Mrs. Rodríguez went to Aldama, his small hometown of about 13,000 people, and paid a visit to his grandmother. With a heavy sigh, the elderly woman told her that the boy had always been trouble, but at least now he was going to church.

Naturally, Mrs. Rodríguez began attending service. Sure enough, she found him there.
When the police came and arrested him, inside the chapel, the parishioners could hardly believe it, her family recounted. One asked Mrs. Rodríguez for mercy. She scoffed.
“Where was his compassion when they killed my daughter?” her family said she had replied.’

(…)

‘Her death gave shape to the impunity that twists everyday life in Mexico, and the government scrambled to react. Within a few months, it arrested two of the culprits, and killed another in a gunfight.
As for the people who ordered the hit, who feared her activism more than they feared the repercussions of killing her, they remain shrouded in secrecy.
Luis obsessed over who they were. But even he had learned the lesson his mother’s murder had been meant to impart: only push so far for justice.’

(…)

‘They knew they were among the fortunate few who at least had somewhere to mourn them. So many families never found their loved ones. That Karen and Mrs. Rodríguez now lay together was a small solace.
Luis and Azalea sat for a while as the sun’s bite softened, reminiscing in a way they rarely allowed themselves to do anymore. The cemetery emptied, but they stayed, clinging to the moment.’

Read the article here.

Organized crime has infiltrated governments in many countries, but the impunity with which the cartels obviously have scared and/or infiltrated the judicial and law enforcement agencies in Mexico is hard to imagine.

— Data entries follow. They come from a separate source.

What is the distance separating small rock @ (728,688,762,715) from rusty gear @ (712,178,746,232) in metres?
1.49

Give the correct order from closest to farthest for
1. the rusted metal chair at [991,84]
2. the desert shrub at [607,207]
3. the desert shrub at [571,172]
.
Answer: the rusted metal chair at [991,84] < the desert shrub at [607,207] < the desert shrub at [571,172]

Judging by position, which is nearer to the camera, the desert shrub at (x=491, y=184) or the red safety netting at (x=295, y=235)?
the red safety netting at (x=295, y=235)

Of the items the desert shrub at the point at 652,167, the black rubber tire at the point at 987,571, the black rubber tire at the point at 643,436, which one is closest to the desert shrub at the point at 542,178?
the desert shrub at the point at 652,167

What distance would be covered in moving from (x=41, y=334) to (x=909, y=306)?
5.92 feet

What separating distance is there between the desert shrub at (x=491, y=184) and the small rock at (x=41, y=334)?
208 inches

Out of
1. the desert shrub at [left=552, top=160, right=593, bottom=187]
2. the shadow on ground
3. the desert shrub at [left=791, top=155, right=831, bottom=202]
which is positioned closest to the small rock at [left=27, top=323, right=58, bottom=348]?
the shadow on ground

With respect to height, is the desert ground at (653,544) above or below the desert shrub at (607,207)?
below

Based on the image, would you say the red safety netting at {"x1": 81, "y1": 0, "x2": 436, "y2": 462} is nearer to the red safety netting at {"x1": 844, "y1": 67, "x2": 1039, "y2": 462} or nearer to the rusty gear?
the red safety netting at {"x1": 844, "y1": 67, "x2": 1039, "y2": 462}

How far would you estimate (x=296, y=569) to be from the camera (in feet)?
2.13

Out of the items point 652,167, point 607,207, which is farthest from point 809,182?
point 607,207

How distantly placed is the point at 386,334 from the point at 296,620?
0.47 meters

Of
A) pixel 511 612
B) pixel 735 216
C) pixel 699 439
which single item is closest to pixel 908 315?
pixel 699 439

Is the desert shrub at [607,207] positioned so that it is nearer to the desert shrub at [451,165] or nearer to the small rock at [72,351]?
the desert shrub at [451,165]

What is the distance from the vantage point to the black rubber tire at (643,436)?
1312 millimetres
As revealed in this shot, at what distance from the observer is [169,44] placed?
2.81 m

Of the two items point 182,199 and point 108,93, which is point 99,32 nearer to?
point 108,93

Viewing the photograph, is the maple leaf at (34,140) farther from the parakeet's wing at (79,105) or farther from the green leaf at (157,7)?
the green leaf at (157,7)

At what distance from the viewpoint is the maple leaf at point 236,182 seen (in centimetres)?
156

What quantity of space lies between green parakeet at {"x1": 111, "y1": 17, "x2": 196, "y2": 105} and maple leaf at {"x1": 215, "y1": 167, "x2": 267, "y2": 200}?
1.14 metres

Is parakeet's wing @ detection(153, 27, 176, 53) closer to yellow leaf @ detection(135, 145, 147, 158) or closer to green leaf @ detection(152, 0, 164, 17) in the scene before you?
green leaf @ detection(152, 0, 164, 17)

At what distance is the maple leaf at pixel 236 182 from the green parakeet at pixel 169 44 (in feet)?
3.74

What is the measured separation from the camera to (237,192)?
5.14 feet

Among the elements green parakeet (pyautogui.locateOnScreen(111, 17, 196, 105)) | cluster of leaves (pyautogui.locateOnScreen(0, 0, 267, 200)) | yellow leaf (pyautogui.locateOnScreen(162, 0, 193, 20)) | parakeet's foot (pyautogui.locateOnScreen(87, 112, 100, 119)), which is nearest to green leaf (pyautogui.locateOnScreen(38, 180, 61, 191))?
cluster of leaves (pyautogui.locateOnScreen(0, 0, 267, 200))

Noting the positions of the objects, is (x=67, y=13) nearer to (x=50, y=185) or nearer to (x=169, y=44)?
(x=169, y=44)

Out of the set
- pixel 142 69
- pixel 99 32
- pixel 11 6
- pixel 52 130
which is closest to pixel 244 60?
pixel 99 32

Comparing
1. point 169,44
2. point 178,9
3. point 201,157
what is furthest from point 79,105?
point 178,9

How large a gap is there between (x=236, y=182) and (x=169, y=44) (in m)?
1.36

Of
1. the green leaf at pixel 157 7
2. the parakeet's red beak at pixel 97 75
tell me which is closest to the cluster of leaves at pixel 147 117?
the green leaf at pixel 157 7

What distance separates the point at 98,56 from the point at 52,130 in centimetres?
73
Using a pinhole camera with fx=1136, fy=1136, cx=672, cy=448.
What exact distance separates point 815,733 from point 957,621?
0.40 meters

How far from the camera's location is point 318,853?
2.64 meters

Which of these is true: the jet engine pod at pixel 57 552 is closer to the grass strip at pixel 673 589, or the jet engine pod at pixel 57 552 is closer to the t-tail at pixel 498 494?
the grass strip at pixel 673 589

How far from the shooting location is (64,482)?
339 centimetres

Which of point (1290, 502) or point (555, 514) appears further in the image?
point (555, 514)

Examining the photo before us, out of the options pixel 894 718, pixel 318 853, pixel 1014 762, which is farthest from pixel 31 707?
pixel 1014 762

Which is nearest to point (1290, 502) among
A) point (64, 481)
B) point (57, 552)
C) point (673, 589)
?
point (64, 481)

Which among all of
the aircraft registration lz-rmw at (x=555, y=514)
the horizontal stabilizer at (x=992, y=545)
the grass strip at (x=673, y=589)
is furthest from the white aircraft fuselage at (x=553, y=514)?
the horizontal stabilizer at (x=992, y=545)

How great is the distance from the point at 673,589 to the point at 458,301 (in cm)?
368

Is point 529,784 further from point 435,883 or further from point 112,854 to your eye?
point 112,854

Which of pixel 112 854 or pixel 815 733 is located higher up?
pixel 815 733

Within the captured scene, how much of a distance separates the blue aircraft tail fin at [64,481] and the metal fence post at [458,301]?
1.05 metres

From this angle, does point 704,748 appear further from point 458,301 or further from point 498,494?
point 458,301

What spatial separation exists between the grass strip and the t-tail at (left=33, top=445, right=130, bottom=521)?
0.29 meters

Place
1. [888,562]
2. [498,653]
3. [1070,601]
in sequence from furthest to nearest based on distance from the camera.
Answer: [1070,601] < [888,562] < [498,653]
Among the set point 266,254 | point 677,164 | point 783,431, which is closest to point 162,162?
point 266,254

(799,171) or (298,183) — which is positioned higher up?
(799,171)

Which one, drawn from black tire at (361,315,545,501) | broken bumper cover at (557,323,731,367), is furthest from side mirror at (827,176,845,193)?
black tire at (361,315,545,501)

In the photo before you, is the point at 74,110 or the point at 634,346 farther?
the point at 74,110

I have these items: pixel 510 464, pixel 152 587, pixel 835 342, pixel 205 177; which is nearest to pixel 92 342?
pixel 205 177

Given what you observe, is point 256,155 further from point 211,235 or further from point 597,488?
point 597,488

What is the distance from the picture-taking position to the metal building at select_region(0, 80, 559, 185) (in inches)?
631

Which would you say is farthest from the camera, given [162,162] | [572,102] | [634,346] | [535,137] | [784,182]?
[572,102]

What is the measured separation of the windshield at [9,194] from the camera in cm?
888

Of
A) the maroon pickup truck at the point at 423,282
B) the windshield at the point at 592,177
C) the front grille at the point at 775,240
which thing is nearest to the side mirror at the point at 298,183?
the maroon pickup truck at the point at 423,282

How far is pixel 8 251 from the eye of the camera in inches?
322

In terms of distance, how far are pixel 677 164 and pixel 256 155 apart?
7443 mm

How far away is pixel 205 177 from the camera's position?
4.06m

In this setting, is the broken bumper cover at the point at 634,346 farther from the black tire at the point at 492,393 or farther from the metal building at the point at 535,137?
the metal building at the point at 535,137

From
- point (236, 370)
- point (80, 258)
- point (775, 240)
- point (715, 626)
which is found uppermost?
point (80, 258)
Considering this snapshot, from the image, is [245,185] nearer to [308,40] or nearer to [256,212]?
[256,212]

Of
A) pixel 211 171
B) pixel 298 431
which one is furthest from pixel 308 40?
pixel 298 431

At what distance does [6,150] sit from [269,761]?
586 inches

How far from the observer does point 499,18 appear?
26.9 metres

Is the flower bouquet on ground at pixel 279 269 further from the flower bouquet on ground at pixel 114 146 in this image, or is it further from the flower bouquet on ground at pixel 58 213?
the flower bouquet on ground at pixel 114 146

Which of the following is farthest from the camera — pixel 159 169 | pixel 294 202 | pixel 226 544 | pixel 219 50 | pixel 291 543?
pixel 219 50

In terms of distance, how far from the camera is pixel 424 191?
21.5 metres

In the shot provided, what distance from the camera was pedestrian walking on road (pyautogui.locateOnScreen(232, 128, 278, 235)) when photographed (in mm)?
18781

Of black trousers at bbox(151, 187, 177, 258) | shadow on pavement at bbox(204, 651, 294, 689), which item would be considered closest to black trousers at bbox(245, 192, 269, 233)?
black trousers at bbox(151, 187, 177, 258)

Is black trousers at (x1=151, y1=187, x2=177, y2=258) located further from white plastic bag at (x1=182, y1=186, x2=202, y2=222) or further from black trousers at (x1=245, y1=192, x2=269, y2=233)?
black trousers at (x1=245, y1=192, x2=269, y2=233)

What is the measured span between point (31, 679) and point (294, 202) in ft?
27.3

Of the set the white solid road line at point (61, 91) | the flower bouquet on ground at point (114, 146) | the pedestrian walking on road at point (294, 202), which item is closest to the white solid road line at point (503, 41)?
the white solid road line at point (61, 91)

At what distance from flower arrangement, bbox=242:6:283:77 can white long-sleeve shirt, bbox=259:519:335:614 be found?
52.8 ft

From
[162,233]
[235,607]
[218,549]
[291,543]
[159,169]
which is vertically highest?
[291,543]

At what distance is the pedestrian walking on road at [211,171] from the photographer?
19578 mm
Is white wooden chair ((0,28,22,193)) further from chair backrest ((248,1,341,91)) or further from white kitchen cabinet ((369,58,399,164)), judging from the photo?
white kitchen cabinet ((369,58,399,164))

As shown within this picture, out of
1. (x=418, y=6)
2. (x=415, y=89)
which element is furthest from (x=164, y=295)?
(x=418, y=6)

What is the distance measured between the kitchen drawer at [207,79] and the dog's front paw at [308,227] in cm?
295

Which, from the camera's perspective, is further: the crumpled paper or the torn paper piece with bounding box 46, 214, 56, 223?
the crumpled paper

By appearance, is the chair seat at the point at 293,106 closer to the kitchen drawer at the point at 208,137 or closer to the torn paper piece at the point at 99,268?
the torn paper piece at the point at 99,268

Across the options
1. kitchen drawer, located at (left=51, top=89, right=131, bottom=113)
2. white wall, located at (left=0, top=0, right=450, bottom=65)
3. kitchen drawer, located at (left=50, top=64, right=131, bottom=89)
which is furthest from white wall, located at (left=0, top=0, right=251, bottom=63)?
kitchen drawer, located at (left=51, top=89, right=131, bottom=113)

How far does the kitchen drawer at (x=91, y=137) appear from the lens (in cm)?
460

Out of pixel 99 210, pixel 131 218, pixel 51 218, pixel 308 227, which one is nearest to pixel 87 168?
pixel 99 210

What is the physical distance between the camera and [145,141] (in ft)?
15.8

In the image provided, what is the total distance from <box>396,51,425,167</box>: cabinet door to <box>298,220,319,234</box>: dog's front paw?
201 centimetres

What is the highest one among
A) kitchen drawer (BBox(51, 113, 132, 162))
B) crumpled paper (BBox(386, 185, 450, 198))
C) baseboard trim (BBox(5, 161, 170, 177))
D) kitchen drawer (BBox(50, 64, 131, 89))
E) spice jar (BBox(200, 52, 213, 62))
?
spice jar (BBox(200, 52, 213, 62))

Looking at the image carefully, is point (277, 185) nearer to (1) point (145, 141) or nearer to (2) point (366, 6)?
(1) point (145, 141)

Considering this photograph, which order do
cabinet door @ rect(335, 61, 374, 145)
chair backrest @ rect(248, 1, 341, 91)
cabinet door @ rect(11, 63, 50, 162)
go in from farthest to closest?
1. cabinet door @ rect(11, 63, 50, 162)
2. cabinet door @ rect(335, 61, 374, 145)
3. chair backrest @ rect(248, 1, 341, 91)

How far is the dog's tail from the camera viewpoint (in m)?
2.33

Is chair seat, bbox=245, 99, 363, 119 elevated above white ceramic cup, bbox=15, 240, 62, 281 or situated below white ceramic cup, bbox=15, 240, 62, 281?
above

Fear and intimidation are powerful against popular uprising against the criminals.

In 1992 after the killing of judge Giovanni Falcone the people in Sicily went to the streets because they couldn’t stand their own Mafia anymore.

Probably we won’t see any similar uprising in Mexico in the near future.

Also, the Mafia in Sicily hasn’t disappeared, the Mafia just became more discrete. And the state (i.e. the politicians) preferred to fight asylum seekers instead of organized crime.